In the absence of “continuous and systematic” contacts, a plaintiff may rely on “specific jurisdiction” where the cause of action is related to or arises out of the defendant’s contacts with the forum. IMO Indus., 155 F.3d at 259 (citing Helicopteros, 466 U.S. at 414 n.8). Proper establishment of specific jurisdiction under the Due Process Clause requires satisfaction of a three-part test. Louis A. Grant, Inc. v. Hurricane Equip., Inc., No. Civ.A.07-438, 2008 WL 892152, at *3 (W.D. Pa. Apr. 2, 2008). First, the plaintiff needs to show that the defendant has “constitutionally sufficient ‘minimum contacts’ with the forum.” IMO Indus., 155 F.3d at 259 (citing Burger King Corp. v. Rudzewicz, 471 U.S. 462, 474 (1985)). Second, the plaintiff’s claim must “arise out of or relate to those activities.” Helicopteros, 466 U.S. at 414. Third, the reviewing court should consider additional factors to ensure that the exercise of jurisdiction otherwise “comport[s] with ‘fair play and substantial justice.’” Burger King, 471 U.S. at 476 (quoting Int’l Shoe Co. v. Washington, 326 U.S. 310, 320 (1945)); see also O’Connor v. Sandy Lane Hotel Co., Ltd., 496 F.3d 312, 317 (3d Cir. 2007) (enumerating the three elements of specific jurisdiction).

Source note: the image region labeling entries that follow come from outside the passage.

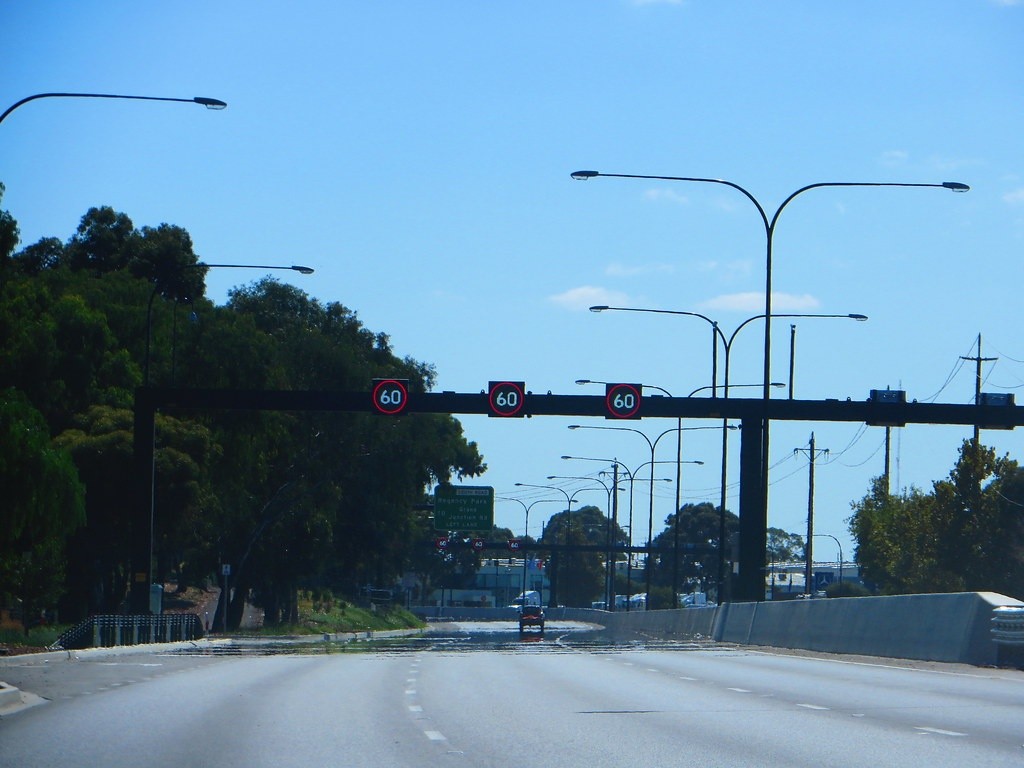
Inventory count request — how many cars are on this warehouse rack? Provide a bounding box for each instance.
[591,592,717,607]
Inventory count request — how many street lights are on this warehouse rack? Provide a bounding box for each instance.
[514,483,626,608]
[494,496,578,606]
[561,454,705,611]
[569,170,972,593]
[134,265,315,616]
[569,425,739,611]
[588,305,869,604]
[575,379,788,607]
[546,474,672,613]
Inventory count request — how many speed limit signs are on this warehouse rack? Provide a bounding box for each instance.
[373,380,408,415]
[489,382,525,417]
[606,382,641,419]
[510,539,520,551]
[437,537,449,550]
[472,539,484,551]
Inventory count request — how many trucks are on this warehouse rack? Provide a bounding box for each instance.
[507,590,541,614]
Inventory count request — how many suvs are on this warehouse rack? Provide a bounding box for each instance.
[517,604,546,634]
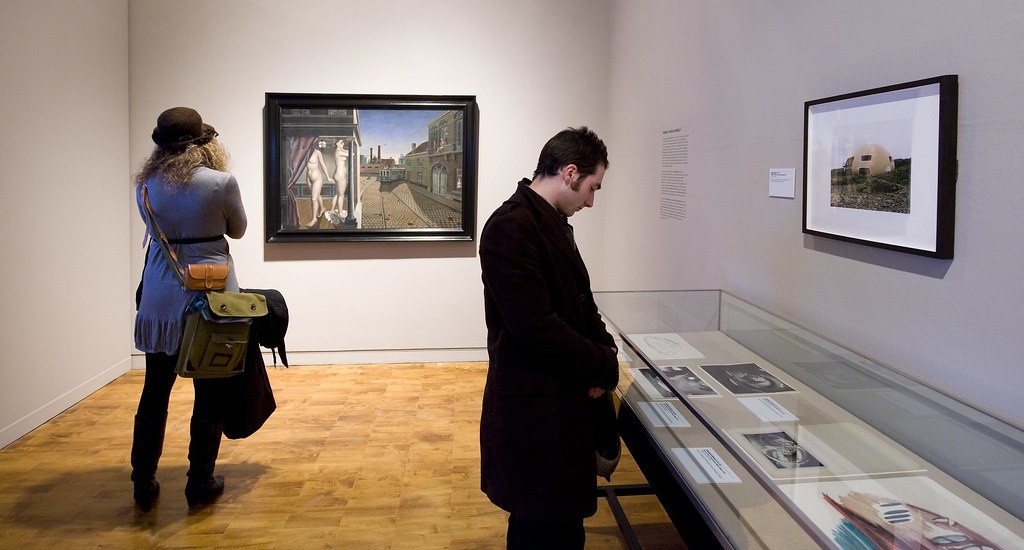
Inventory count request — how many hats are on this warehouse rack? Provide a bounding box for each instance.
[152,107,219,151]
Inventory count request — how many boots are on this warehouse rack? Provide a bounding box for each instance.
[130,411,168,512]
[184,416,224,509]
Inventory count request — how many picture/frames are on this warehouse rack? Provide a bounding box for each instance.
[261,90,479,245]
[796,74,959,259]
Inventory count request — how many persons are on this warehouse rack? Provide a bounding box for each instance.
[479,127,619,550]
[131,107,247,510]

In the present case, Plaintiff does not assert that the Court has general jurisdiction over the Defendants. Rather, he claims that Defendants have minimum contacts with Pennsylvania, from which the present dispute arises, such that this Court’s exercise of jurisdiction over them will not violate traditional notions of fair play and substantial justice. Defendants, in turn, respond that they have no contacts with Pennsylvania to constitutionally allow for the extension of personal jurisdiction over them. In an effort to resolve this dispute, the Court now turns to the analysis enumerated by the Supreme Court.

1. Whether Defendants Have Sufficient Minimum Contacts with Pennsylvania to Warrant the Exercise of ...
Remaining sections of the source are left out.